(Records for the exercise Opens)
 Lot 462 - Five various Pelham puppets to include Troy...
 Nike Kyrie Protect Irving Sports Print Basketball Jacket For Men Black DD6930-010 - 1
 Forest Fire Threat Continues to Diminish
(Records for the exercise Closes)
(Records for the exercise Opens)
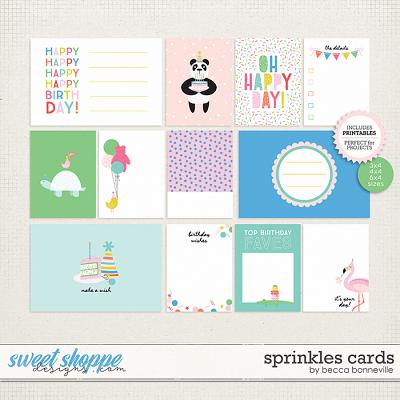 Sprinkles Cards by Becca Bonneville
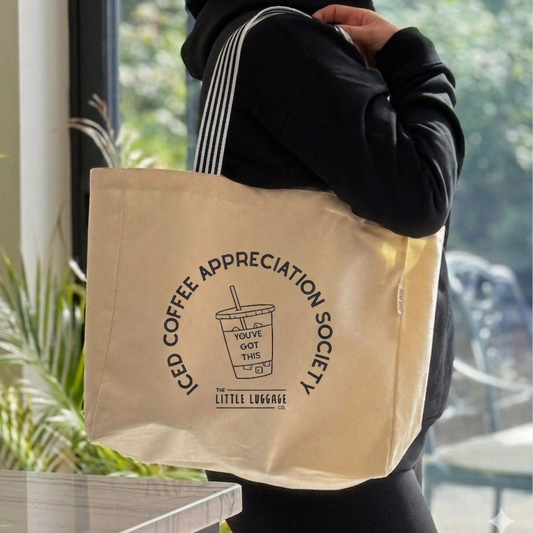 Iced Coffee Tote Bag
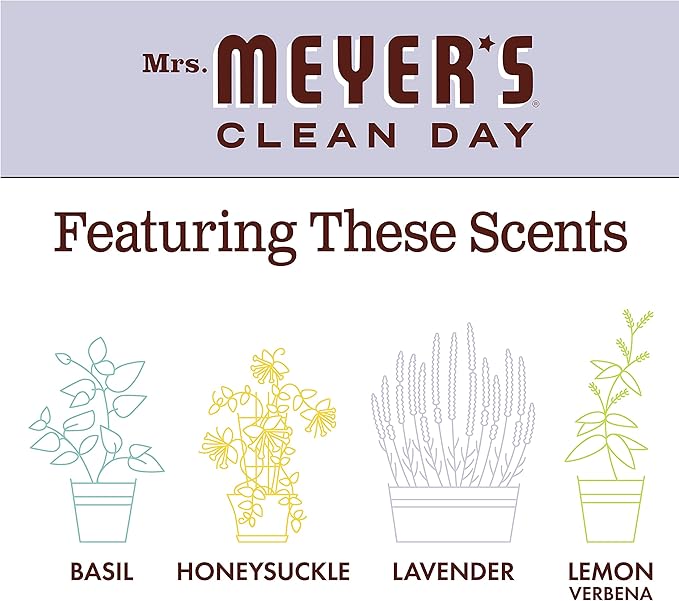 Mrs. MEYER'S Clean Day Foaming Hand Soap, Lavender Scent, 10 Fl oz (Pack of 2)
(Records for the exercise Closes)
§ **Aim of the exercise**: Beginning at the line above that contains "Sprinkles Cards by Becca Bonneville" and going on through the line that contains "Mrs. MEYER'S Clean", please copy every line exactly, leaving the pictures out and adding nothing.

§ **Result**:
 Sprinkles Cards by Becca Bonneville
 Iced Coffee Tote Bag
 Mrs. MEYER'S Clean Day Foaming Hand Soap, Lavender Scent, 10 Fl oz (Pack of 2)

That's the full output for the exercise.